Task: Because the entries hold pictures, reproduce only their words, exactly as written.

Captioned web image data:
········

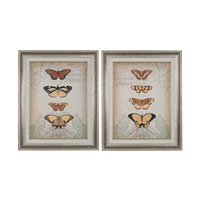 Cartouche and Butterflies Washed Wood Framed Art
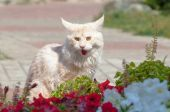 Maine Coon in midday heat — Stock Photo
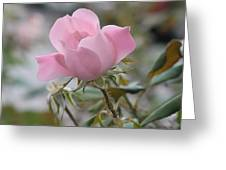 Autumn Rose Greeting Card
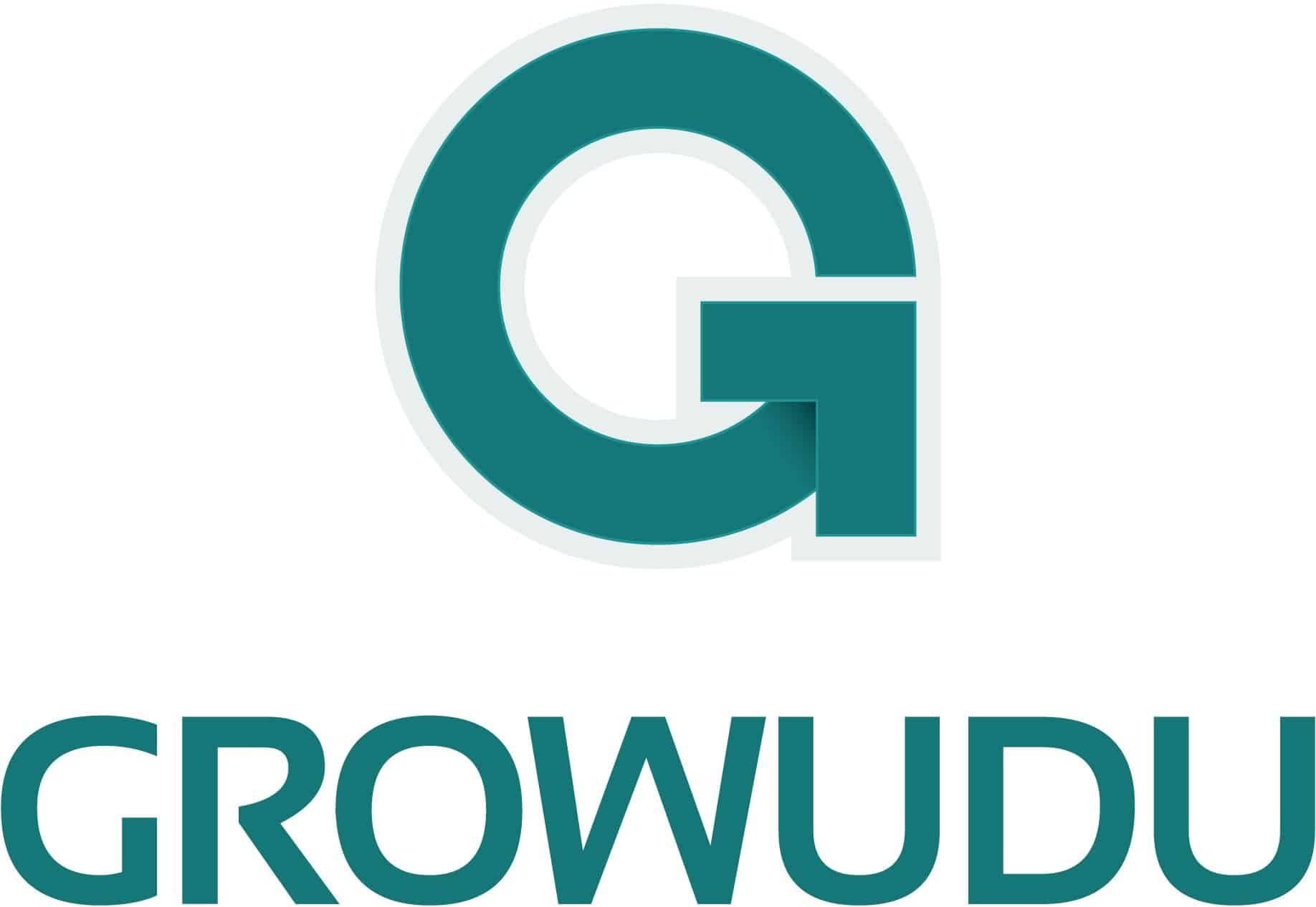 Online Marketing Beratung | Growudu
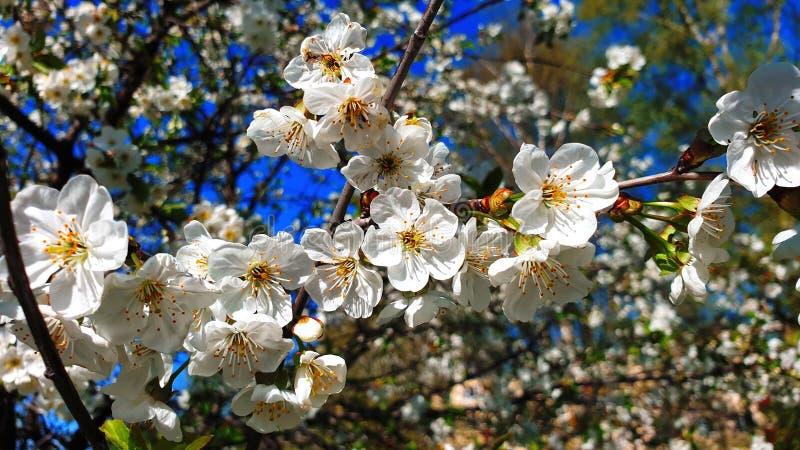 樱花树春天夏天花,但是花卉美好的白色天空蔚蓝自然背景 库存照片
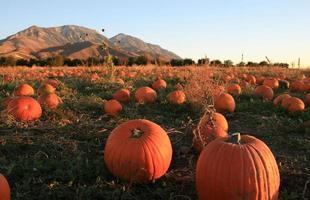 Pumpkin patch against mountains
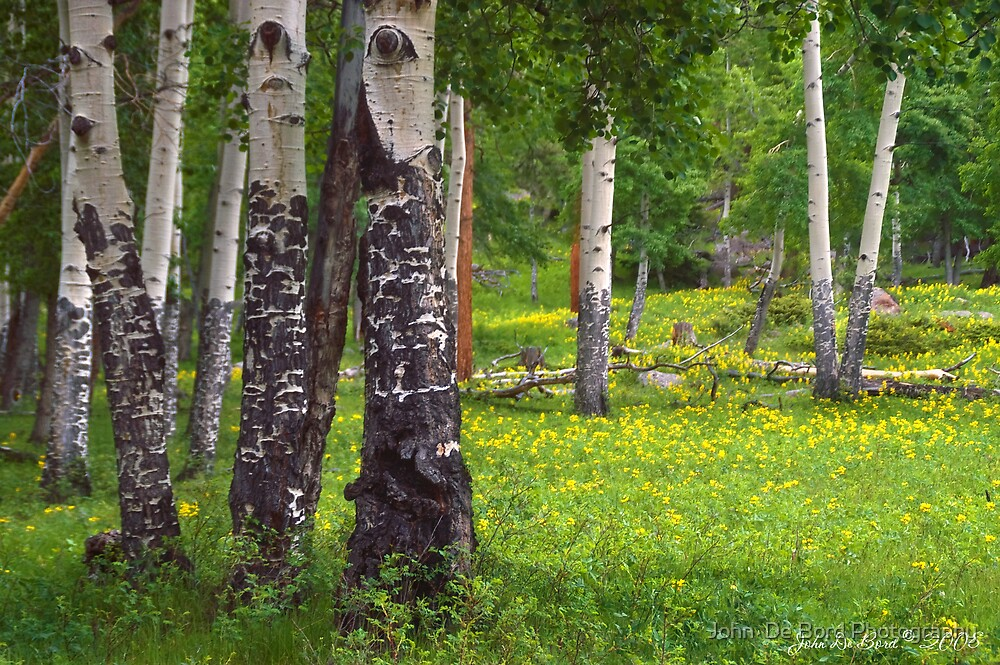 Aspen Wildflower Forests by John  De Bord Photography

········

Worked solution:
 Cartouche and Butterflies Washed Wood Framed Art
 Maine Coon in midday heat — Stock Photo
 Autumn Rose Greeting Card
 Online Marketing Beratung | Growudu
 樱花树春天夏天花,但是花卉美好的白色天空蔚蓝自然背景 库存照片
 Pumpkin patch against mountains
 Aspen Wildflower Forests by John  De Bord Photography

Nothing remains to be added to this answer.